Programming Assignment 1: WordNet

WordNet is a semantic lexicon for the English language that computational linguists and cognitive scientists use extensively. For example, WordNet was a key component in IBM’s Jeopardy-playing Watson computer system. WordNet groups words into sets of synonyms called synsets. For example, { AND circuit, AND gate } is a synset that represent a logical gate that fires only when all of its inputs fire. WordNet also describes semantic relationships between synsets. One such relationship is the is-a relationship, which connects a hyponym (more specific synset) to a hypernym (more general synset). For example, the synset { gate, logic gate } is a hypernym of { AND circuit, AND gate } because an AND gate is a kind of logic gate.

The WordNet digraph. Your first task is to build the WordNet digraph: each vertex v is an integer that represents a synset, and each directed edge v→w represents that w is a hypernym of v. The WordNet digraph is a rooted DAG: it is acyclic and has one vertex—the root—that is an ancestor of every other vertex. However, it is not necessarily a tree because a synset can have more than one hypernym. A small subgraph of the WordNet digraph appears below.

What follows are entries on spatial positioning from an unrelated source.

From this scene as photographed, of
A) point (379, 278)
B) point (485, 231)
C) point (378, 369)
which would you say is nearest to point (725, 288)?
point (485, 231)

The WordNet input file formats. We now describe the two data files that you will use to create the WordNet digraph. The files are in comma-separated values (CSV) format: each line contains a sequence of fields, separated by commas.

List of synsets. The file synsets.txt contains all noun synsets in WordNet, one per line. Line i of the file (counting from 0) contains the information for synset i. The first field is the synset id, which is always the integer i; the second field is the synonym set (or synset); and the third field is its dictionary definition (or gloss), which is not relevant to this assignment.

For example, line 36 means that the synset { AND_circuit, AND_gate } has an id number of 36 and its gloss is a circuit in a computer that fires only when all of its inputs fire. The individual nouns that constitute a synset are separated by spaces. If a noun contains more than one word, the underscore character connects the words (and not the space character).

List of hypernyms. The file hypernyms.txt contains the hypernym relationships. Line i of the file (counting from 0) contains the hypernyms of synset i. The first field is the synset id, which is always the integer i; subsequent fields are the id numbers of the synset’s hypernyms.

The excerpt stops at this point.